══ Provided information ══

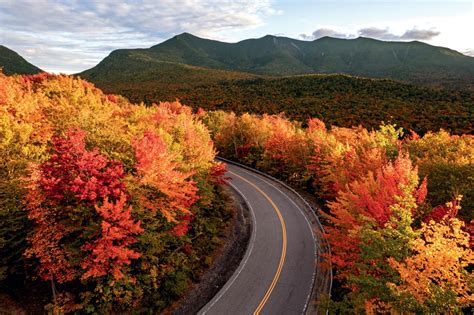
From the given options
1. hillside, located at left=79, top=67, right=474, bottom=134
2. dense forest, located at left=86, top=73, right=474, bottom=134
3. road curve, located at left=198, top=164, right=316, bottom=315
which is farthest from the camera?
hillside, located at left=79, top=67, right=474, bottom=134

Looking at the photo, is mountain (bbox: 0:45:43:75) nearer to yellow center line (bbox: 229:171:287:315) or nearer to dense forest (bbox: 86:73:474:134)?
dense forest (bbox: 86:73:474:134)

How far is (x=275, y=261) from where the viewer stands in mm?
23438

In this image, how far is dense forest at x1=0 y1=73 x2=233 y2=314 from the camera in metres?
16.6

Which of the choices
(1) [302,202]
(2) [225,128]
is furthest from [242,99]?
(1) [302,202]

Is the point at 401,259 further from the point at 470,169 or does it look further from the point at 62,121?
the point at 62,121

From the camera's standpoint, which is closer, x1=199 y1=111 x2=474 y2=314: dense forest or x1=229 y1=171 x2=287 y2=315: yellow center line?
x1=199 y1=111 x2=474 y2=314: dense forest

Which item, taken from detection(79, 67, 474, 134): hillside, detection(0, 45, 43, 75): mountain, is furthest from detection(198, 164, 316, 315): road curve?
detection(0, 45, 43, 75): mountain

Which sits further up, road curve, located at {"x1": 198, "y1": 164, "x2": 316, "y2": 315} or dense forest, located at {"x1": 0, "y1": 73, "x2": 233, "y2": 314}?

═══

### Exercise prompt
Copy out all of the data above with every "road curve" changed to "road bend" and nothing else altered, leaving out the pictures.

### Written solution
From the given options
1. hillside, located at left=79, top=67, right=474, bottom=134
2. dense forest, located at left=86, top=73, right=474, bottom=134
3. road bend, located at left=198, top=164, right=316, bottom=315
which is farthest from the camera?
hillside, located at left=79, top=67, right=474, bottom=134

Looking at the photo, is mountain (bbox: 0:45:43:75) nearer to yellow center line (bbox: 229:171:287:315) or nearer to dense forest (bbox: 86:73:474:134)?
dense forest (bbox: 86:73:474:134)

How far is (x=275, y=261) from where the viewer stands in mm?
23438

In this image, how far is dense forest at x1=0 y1=73 x2=233 y2=314 from the camera in metres?
16.6

Which of the choices
(1) [302,202]
(2) [225,128]
is furthest from [242,99]?
(1) [302,202]

Is the point at 401,259 further from the point at 470,169 or does it look further from the point at 62,121?
the point at 62,121

From the camera's standpoint, which is closer, x1=199 y1=111 x2=474 y2=314: dense forest or x1=229 y1=171 x2=287 y2=315: yellow center line?
x1=199 y1=111 x2=474 y2=314: dense forest

Which item, taken from detection(79, 67, 474, 134): hillside, detection(0, 45, 43, 75): mountain, is furthest from detection(198, 164, 316, 315): road bend?
detection(0, 45, 43, 75): mountain

Which sits further up, road bend, located at {"x1": 198, "y1": 164, "x2": 316, "y2": 315} or dense forest, located at {"x1": 0, "y1": 73, "x2": 233, "y2": 314}?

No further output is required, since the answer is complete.